Манта ступает твердо. Он резко отбрасывает правую руку и потому все время разворачивается вправо. От холода в ушах позванивает. В прибрежном парке — нагромождение ящиков с патронами и минами. Из-за ящиков не видно деревьев парка. Солдат, со штыком на винтовке, прохаживается взад-вперед по аллее.

— Как дела, молодец? — спрашивает Манта. Его голос звучит бодро, насколько это возможно в таком замерзшем, голодном городе. От этой его бодрости хочется фыркнуть: еще не понюхал как следует военной жизни, а уже демонстрирует офицерские ухватки.

«Молодец» поворачивается к нам, дует себе на руки через вязаные рукавицы. Лицо его посерело, губы стали меловыми.

— От этого мороза с ума можно сойти.

Когда мы уезжали, нас как на крыльях несла звенящая медью музыка. Председатель совета произнес прекрасную речь. Командир полка высокопарно говорил о победах и о том, как ему хочется вернуть нас живыми и здоровыми… А сейчас часовой на чем свет стоит ругает холодный дунайский ветер. Плато над Безданской переправой изрыто окопами и воронками от снарядов. Плодовые деревья по всему полю обриты пулями. Железа от пробитых касок, разорванных дул, скрученных винтом орудийных лафетов могло бы хватить на лемехи для всего света. С одного конца от переправы — кладбище советских солдат: дощатые пирамидки с красными звездами. Снежок остался только в неровностях замерзших комьев земли, остальное острижено машинкой под «три нуля». Сколько до Бездана? Завтра-послезавтра пройдем Безданскую переправу. Эти святые, Манта, винтом скручивали немецкие лафеты. Пойдем скажем об этом нашему «молодцу», что дует себе на руки через рукавицы!
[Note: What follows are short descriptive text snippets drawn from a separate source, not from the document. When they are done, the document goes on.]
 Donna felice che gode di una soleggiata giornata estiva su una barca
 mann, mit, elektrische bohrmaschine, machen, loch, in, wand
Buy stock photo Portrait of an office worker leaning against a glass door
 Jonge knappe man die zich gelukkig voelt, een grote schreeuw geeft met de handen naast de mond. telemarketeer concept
Из крыши деревянного барака торчит труба. Труба дымит. Перед бараком молодой солдатик наигрывает на годулке. Два других, ухватившись за пояса, подпрыгивают и пристукивают сапогом о сапог. От них валит пар.

— Ух, разобьем вдребезги!.. — покрикивают они.
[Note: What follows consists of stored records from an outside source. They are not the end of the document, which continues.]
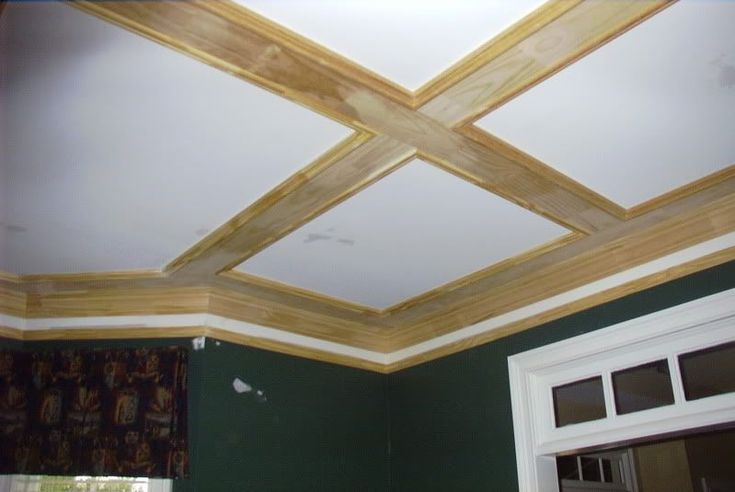 Great coffered ceiling out of simple 1X6 boards and basic trim.. Doesn't hang down as far as well.. which is good for my master.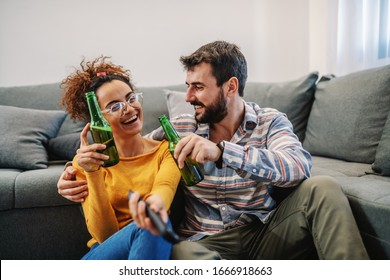 Young attractive couple sitting at home, drinking beer and watching television. Relaxation at sunday afternoon.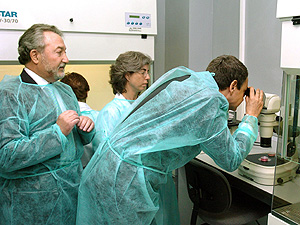 Zapatero observa en un microscopio una de las líneas celulares del Cabimer, que dirige Bernat Soria, a la izquierda. (Foto: EFE)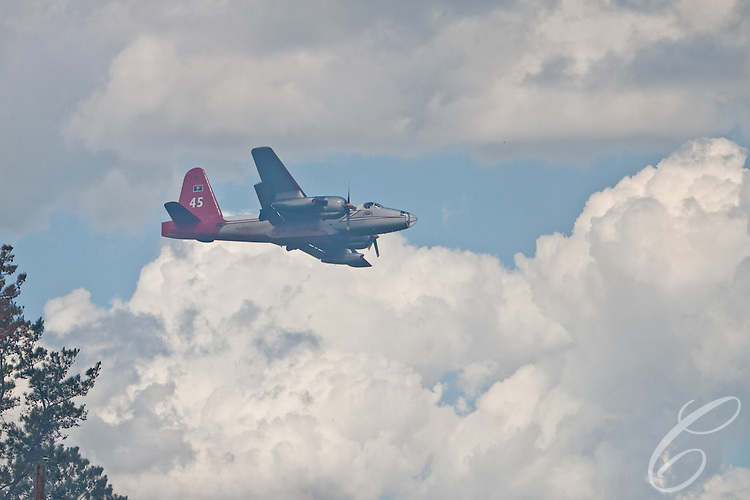 A fire fighting P2V-7  aerial tanker lines up a retardant drop on the Dyer Mill fire in Grimes County, Texas on June 21, 2011.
Голенища сапог того и гляди развалятся, разлетятся в клочья.

Манта кричит мне:

— Эти нам выполоскают физиономии!..

Город большой, но никак не найдешь, где согреться. Мы расквартированы на окраине, в каких-то домиках, оставленных венгерскими офицерами. Можно ли согреться, когда топишь печь гусарскими портретами? Если бы не труба моряков, не видать бы нам тепла.

Годулка гнусавит что-то на толстой струне. Солдатики больше не приплясывают, они разговаривают:

— Мама в рев, а папа отстранил ее рукой, чтобы не слышать хныканья, и говорит мне: «Этот мир, Теню, пухнет и от зла, и от добра. Когда война берет верх, мы вздыхаем о сломанной чеке, о погибшем теленке. А как только схватим побольше жирку, так на хлеб садимся и прикрываем его задом. Война для того нужна, чтобы мы поняли, сколько стоит хлебушек, чтобы увидели, что есть дела и поважнее сломанной чеки или мертвого теленка… Делай свое дело, на которое тебя зовут, да возвращайся живой! Мир распухает от зла. И если пуля может поправить дело, подпоясывай патронташ! Этот огонь, если каждый начнет обходить его стороной, если каждый решится пожариться на нем только издалека, может лизнуть нас всех. И останется от нас один черный пепел…» — Теню ощупывает карманы, достает из шинели синюю коробку «Картели» и отбрасывает ногтем крышку: — Так мне папа говорил. «Человек, — говорил он, — как арбуз: один зрелый, другой зеленый, третий изъеден внутри гнилью. Война — такая штука, — говорил. — Обстучи человека, как арбуз, чтобы не ошибиться. А то ведь бывает так, что одно арбузное семечко попадет не в то горло, кровью захаркаешься».

Манта стучит ногтем по моей голове, как по арбузу, качает головой. Из раскрытой двери кубрика моряков на нас пахнуло теплом.